▸ SUPPLIED PASSAGE
=== Section Start ===

This biography seems aimed squarely at a media conversation that cannot decide whether or not the medium is either the message or the massage. Speaking to those on the material side, Coupland acknowledges the possible deeply material causes of McLuhan’s genius, the “underlying biological reasons for the acceleration of Marshall’s tics and eccentricities” (179). But something else emerges with Coupland’s playful cataloguing style. The message of MM gently starts to escape both the medium and the massage. McLuhanites like Gregory Ulmer and Jeff Rice would recognize the associative and allegorical possibilities of an additional brain artery nourishing the network that scholars point to as the birthplace of both cool and hot—MM's brain. Bending biology to analogy perfectly bypasses the question of whether MM was a prophet or a crank. He was what we make of him, and Coupland opens up one more vein of exploration in what MM might mean to media scholars.

=== Section End ===

Return the passage about Coupland's biography of McLuhan in full, word for word. The lines that come after this passage have nothing to do with it.

▸ SOURCE MATERIAL
=== Section Start ===

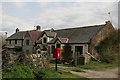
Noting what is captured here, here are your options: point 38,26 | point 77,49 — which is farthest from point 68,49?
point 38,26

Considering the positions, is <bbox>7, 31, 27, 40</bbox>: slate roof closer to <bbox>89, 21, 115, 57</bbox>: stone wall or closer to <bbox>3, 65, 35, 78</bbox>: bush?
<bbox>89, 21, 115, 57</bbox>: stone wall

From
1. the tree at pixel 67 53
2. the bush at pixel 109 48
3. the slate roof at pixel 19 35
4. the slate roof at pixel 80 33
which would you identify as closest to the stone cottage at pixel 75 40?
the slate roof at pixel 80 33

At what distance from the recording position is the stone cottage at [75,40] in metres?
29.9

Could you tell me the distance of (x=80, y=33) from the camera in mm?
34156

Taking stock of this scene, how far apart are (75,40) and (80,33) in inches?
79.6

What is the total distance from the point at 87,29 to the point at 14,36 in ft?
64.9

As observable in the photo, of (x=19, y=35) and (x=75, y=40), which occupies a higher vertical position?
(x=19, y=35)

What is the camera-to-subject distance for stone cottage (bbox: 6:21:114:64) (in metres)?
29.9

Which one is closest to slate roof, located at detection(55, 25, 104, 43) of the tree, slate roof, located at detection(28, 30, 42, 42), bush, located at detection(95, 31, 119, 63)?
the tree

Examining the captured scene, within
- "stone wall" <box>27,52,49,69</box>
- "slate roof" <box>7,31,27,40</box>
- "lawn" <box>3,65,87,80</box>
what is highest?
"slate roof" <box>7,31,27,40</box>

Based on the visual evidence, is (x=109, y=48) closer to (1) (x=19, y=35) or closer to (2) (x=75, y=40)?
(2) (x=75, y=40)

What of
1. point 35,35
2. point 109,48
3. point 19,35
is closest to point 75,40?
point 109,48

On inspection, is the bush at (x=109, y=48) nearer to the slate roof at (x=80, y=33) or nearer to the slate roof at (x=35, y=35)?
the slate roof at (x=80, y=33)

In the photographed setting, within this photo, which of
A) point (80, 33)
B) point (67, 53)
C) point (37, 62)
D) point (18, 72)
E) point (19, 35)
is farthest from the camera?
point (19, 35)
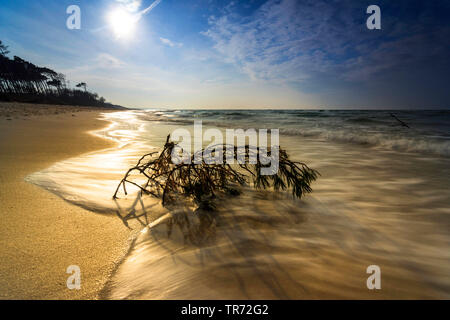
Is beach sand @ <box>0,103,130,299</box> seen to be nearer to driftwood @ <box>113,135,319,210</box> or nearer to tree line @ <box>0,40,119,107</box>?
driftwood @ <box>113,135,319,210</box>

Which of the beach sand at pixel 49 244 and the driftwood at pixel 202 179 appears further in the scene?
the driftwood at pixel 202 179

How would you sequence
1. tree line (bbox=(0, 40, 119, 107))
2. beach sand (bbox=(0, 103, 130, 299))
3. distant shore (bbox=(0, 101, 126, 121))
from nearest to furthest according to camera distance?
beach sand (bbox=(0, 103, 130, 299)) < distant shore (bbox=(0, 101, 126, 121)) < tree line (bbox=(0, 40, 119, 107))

=== Section End ===
=== Section Start ===

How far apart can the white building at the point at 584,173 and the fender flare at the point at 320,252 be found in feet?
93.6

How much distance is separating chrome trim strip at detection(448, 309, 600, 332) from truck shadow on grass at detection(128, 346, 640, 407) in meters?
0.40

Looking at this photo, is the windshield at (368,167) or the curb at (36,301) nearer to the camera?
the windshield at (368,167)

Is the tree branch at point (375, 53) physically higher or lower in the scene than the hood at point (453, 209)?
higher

=== Section End ===
=== Section Start ===

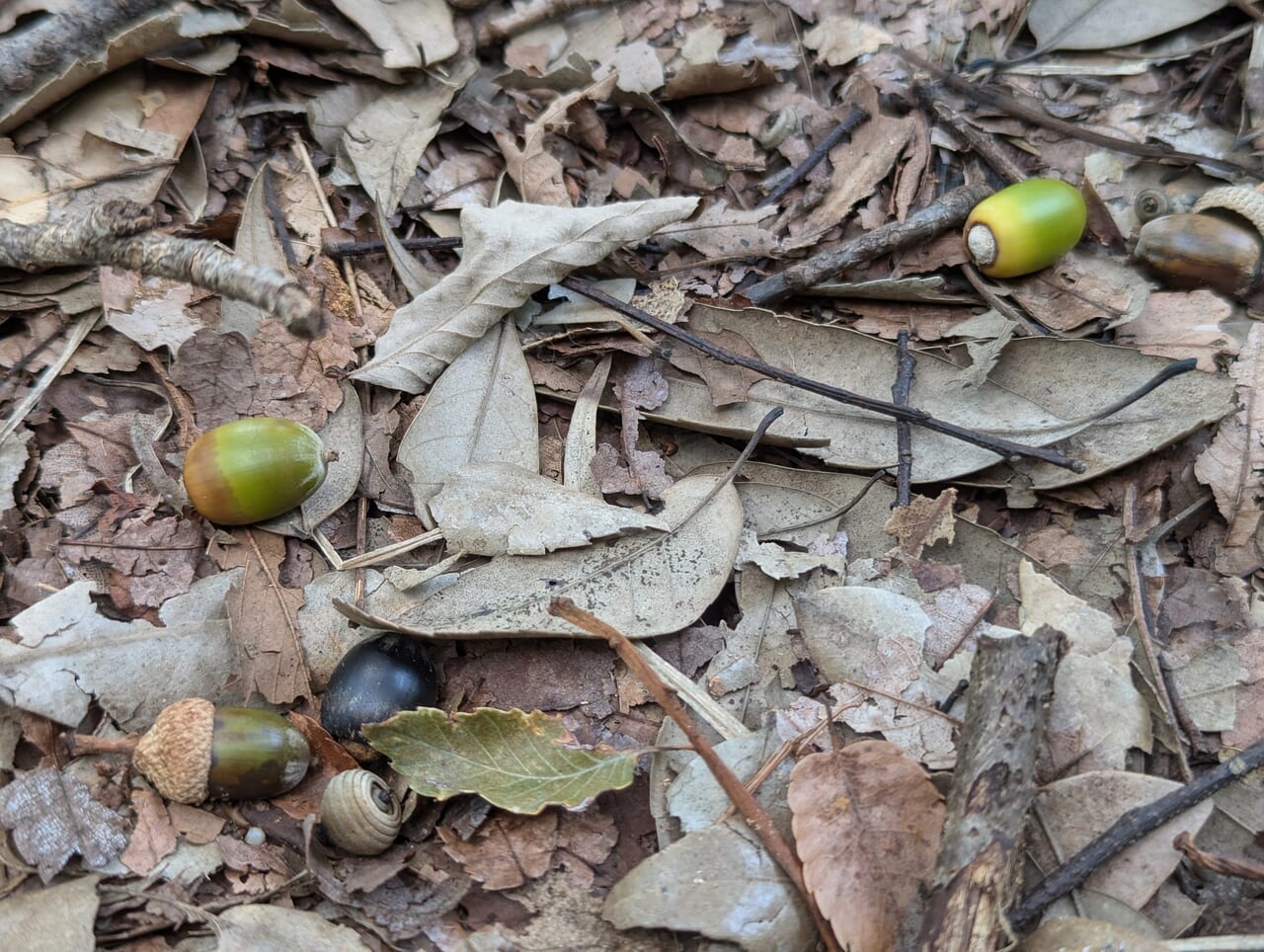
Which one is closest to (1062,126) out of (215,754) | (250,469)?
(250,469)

=== Section End ===

▸ OUTPUT OF THE EXERCISE
This biography seems aimed squarely at a media conversation that cannot decide whether or not the medium is either the message or the massage. Speaking to those on the material side, Coupland acknowledges the possible deeply material causes of McLuhan’s genius, the “underlying biological reasons for the acceleration of Marshall’s tics and eccentricities” (179). But something else emerges with Coupland’s playful cataloguing style. The message of MM gently starts to escape both the medium and the massage. McLuhanites like Gregory Ulmer and Jeff Rice would recognize the associative and allegorical possibilities of an additional brain artery nourishing the network that scholars point to as the birthplace of both cool and hot—MM's brain. Bending biology to analogy perfectly bypasses the question of whether MM was a prophet or a crank. He was what we make of him, and Coupland opens up one more vein of exploration in what MM might mean to media scholars.